*EXTRACT TO READ*.
....

We cope but it isn’t getting much better.
And sometimes finding what we’re looking for is like a needle in a field of haystacks. Or a leaf in forest of trees.
Search alone is rarely enough to find what you need in very large data spaces. For example, Google search results and Monster candidate listings often return thousands of close hits. Matching engines efficiently apply criteria to a two-sided search (both employer and worker have demands to be met and supply ways to meet the others’ demands).
Taxonomies are another approach. Yahoo! and Open Directory show the value of navigating through clumps and clusters of related sites. But you have your own data to mine. And creating a taxonomy by hand is expensive and slow.
Enter taxonomy helpers. They do several things:
- Analyze source files: Suck metadata from your diverse resources (documents, web pages, emails, news feeds, etc.) into a common and comparable format
- Define clusters: Help define your topics and how the topics are related. This is compute and storage intense, so it is often done bit by bit. Starting with broad categories and refining and splitting them as they fill up.
- Categorize: Assign each resource into one or more categories in the taxonomy, typically using metadata.
- Serve: Manage a user experience for surfing or flying through the taxonomy.
Here’s a roundup on some shipping categorizers.
First, I noted Quiver, a tool that recommends topics for human review and approval.
Taxonomy technology greatly assists the sharing of enterprise knowledge. But don’t expect to sit back and watch it go. Experts agree that those searching for an out-of-the-box solution shouldn’t hold their breath. Count on adding a little elbow grease, but the results will be worth it.
They mentioned taxonomy vendors:
Autonomy creates and maintains outlines using pattern and cluster analysis. Separate components analyze documents for their content and categorize them to taxonomy branches and leaves.
Inxight Software’s Categorizer filters, classifies and delivers content to users and corporate knowledge bases. It scales to millions of documents and thousands of topics in multiple languages. A sister product, MetaText Server elicits structured data from unstructured sources.

....

(Source data)
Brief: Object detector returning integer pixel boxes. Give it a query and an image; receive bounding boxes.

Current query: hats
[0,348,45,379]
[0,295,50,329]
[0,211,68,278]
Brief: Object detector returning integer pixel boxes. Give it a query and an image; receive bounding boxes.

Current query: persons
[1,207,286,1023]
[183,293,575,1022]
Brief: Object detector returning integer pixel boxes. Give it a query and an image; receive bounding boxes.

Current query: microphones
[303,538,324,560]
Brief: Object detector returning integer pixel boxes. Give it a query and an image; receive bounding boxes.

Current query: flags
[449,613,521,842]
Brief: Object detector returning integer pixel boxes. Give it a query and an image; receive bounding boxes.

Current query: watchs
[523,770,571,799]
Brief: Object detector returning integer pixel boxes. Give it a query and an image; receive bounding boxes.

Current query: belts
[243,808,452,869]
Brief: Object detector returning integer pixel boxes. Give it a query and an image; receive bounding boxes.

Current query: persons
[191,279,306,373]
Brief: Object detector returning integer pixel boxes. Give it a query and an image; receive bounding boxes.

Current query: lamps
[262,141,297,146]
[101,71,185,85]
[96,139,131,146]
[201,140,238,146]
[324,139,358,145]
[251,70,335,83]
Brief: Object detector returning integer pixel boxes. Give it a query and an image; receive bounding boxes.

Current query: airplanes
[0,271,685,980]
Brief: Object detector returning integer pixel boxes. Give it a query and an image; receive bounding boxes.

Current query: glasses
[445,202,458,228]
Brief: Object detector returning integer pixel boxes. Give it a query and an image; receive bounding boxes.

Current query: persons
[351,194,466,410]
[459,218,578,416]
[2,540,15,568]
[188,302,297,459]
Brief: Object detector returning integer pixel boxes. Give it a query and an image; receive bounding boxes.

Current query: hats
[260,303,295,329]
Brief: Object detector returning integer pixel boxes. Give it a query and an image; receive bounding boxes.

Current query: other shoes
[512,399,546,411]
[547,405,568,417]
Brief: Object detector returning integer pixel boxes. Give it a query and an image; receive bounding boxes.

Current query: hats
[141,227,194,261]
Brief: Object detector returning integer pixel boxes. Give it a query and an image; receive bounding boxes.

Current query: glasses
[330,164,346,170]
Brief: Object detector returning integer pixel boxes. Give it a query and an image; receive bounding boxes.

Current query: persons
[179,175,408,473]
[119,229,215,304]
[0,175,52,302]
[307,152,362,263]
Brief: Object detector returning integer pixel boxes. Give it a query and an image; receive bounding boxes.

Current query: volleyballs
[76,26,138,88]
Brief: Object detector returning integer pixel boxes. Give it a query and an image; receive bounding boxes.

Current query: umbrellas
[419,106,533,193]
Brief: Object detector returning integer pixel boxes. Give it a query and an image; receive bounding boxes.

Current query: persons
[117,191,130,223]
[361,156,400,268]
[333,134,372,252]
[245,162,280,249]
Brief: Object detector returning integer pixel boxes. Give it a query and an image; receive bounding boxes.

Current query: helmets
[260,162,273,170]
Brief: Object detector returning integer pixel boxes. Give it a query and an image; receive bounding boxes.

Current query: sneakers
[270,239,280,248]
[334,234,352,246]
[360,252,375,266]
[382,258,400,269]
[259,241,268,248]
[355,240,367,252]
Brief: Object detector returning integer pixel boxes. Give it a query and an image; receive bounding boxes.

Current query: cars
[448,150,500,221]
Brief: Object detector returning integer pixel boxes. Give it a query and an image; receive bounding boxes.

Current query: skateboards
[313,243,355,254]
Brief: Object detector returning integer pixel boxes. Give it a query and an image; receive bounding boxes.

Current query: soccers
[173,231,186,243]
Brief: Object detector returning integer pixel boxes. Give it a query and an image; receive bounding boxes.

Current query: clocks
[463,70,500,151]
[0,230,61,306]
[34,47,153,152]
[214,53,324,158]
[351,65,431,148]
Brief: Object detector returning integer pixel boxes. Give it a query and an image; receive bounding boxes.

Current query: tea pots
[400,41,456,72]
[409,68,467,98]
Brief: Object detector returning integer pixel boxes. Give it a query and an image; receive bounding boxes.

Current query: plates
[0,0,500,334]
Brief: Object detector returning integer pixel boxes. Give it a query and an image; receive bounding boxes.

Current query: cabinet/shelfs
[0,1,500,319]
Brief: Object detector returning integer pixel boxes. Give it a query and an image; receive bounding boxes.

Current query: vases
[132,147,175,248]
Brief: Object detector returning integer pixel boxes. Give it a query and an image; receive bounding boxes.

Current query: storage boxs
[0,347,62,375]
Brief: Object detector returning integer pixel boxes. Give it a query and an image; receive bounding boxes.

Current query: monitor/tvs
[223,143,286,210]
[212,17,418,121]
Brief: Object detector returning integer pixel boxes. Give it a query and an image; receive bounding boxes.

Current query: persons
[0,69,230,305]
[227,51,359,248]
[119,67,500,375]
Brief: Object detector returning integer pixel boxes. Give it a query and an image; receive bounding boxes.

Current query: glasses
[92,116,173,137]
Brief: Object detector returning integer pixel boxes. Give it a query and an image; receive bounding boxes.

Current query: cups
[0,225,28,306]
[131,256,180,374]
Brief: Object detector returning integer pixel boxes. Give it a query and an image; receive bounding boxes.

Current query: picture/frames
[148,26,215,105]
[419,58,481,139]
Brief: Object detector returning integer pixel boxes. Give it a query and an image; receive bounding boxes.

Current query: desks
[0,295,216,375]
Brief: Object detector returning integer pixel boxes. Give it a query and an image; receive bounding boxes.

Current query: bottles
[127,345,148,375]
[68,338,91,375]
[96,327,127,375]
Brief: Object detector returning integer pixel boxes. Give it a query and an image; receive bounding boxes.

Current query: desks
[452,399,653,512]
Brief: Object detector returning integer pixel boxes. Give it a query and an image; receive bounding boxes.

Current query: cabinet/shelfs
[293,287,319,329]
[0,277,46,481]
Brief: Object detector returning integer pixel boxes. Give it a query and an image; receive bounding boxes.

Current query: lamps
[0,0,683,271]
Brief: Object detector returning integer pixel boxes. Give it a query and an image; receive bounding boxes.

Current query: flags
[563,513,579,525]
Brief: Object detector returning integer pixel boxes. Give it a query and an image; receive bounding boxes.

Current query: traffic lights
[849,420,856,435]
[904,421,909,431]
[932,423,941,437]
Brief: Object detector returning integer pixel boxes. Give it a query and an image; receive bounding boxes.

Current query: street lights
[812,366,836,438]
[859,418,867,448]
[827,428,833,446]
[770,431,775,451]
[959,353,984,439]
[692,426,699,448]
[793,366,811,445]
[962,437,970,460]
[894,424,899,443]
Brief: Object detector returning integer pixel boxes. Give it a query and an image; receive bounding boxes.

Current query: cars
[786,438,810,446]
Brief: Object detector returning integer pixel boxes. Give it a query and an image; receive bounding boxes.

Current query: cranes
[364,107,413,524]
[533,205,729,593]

....

*TASKS TO COMPLETE*.
A: Name each of the things that taxonomy helpers do, according to the taxonomy article.
B: Answer these questions from the taxonomy article, one line each:
(i) What does Quiver recommend topics for?
(ii) Which two sites show the value of navigating through clumps and clusters of related sites?
(iii) How many documents can Inxight Software's Categorizer scale to?
The source data play no part in this work.

*THE SOLUTIONS*.
A:
Analyze source files
Define clusters
Categorize
Serve

B:
(i) Human review and approval.
(ii) Yahoo! and Open Directory.
(iii) Millions of documents.